Sectoral indices or sector ETFs can also be compared with the reference stock index.
Stock Market Relative Strength using the Percentage Changes
A first rather simple system is to compare the percentage changes of the last x days of two actions.
In this way, a ranking will be created where in the first place we will find the title that has best performed.
Or, you can calculate the ratio between the percentage changes of X days. In this way, you haven’t a ranking, but an absolute comparison between two instruments.
Another method, always using the percentages of daily gain and loss, is to check how many times in X days the stock has outperformed the Benchmark Index.
Relative Strength using the Spread
You can also create an indicator that calculates the ratio of the entire time series of the two instruments. This is the spread chart you can get in Forex with currency pairs.

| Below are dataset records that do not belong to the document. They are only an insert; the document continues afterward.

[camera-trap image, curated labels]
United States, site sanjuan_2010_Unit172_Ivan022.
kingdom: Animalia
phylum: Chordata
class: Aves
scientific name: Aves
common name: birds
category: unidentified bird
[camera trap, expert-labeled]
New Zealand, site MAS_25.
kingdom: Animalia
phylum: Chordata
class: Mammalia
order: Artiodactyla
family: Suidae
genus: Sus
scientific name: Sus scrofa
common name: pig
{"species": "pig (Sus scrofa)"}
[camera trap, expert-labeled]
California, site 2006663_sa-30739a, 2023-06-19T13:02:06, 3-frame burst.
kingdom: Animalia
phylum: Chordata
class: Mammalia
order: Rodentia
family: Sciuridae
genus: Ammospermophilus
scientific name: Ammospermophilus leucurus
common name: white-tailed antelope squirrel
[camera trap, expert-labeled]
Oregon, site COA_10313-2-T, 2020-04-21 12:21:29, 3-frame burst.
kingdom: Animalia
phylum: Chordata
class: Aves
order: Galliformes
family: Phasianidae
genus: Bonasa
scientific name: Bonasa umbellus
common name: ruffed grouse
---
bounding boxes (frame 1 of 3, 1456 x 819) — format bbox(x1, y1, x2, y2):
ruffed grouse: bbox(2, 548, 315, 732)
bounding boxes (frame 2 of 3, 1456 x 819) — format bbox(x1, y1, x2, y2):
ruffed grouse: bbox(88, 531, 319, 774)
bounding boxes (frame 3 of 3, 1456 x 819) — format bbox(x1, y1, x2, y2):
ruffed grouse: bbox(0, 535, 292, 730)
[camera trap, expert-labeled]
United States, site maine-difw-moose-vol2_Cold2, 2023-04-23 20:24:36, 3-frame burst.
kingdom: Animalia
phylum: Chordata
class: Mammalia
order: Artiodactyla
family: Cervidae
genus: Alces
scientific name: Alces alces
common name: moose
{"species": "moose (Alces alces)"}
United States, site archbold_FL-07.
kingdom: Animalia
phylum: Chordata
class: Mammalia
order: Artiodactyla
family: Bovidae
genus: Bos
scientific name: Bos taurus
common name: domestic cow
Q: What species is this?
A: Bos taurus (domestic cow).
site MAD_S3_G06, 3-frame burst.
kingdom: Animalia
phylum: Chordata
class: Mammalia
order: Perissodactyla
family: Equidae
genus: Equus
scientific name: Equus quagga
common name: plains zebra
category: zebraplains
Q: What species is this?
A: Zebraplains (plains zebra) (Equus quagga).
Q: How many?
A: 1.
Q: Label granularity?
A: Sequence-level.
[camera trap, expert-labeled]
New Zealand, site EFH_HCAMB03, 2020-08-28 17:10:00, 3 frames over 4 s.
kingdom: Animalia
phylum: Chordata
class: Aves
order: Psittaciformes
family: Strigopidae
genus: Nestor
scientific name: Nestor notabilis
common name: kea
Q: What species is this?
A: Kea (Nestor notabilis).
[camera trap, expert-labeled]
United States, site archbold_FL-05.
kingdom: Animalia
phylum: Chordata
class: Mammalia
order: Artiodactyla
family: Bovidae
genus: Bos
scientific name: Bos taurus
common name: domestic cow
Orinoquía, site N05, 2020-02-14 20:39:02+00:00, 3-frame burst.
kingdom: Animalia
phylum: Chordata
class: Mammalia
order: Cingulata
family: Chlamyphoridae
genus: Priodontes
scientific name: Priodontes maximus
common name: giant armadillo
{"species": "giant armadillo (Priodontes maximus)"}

Let’s take EurUsd as an example; its graph is the relationship between the Historical data of the Euro and the Dollar.
Imagine you create a Netflix / Nasdaq chart when the line goes up; it will mean that Netflix is Outperform the Nasdaq and vice versa.
In this graph, it will be possible to insert a series of indicators, such as RSI, Moving Averages, etc.
Also, in this graph, it’s possible to find many patterns.
For example, assume that Netflix tends to outperform the Nasdaq Index for X days and then returns. In this case, we could use mean-reverting strategies to open a trade.
We could use an RSI indicator to predict that when the ratio of Netflix to Nasdaq rises above a specific value, then it tends to fall. So when the RSI of our Relative Strength Indicator exceeds a certain value, we can sell Netflix and buy Nasdaq.